Data lines:

---+---

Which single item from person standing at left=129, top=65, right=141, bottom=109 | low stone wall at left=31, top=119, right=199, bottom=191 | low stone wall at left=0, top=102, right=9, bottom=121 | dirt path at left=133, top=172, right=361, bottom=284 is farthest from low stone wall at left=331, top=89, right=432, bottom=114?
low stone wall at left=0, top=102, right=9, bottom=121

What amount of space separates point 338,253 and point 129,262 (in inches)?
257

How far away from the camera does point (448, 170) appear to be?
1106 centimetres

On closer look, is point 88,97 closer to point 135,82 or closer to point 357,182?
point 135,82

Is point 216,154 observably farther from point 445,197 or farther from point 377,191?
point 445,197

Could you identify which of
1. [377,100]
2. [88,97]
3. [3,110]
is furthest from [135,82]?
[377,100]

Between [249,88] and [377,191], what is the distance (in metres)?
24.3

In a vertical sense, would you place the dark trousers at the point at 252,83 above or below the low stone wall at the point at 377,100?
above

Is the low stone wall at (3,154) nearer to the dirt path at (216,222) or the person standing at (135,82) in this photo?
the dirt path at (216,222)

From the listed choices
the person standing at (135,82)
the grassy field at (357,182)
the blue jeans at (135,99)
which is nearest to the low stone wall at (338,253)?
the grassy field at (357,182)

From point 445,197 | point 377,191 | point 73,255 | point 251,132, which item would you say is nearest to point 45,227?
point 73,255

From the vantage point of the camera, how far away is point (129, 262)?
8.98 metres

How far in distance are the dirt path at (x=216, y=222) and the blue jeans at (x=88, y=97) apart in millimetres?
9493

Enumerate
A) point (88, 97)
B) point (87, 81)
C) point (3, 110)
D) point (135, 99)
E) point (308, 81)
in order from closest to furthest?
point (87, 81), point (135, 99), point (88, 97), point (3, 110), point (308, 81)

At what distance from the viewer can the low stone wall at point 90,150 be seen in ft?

---+---

To do:
Recast the entries from the line containing "From the vantage" through the end of the entries as a Markdown table with the columns Row and Line. Number each row, and leave out blank lines.

Complete answer:
| Row | Line |
|---|---|
| 1 | From the vantage point of the camera, how far away is point (129, 262)? |
| 2 | 8.98 metres |
| 3 | How far in distance are the dirt path at (x=216, y=222) and the blue jeans at (x=88, y=97) apart in millimetres? |
| 4 | 9493 |
| 5 | Enumerate |
| 6 | A) point (88, 97) |
| 7 | B) point (87, 81) |
| 8 | C) point (3, 110) |
| 9 | D) point (135, 99) |
| 10 | E) point (308, 81) |
| 11 | in order from closest to furthest? |
| 12 | point (87, 81), point (135, 99), point (88, 97), point (3, 110), point (308, 81) |
| 13 | At what distance from the viewer can the low stone wall at point 90,150 be seen in ft? |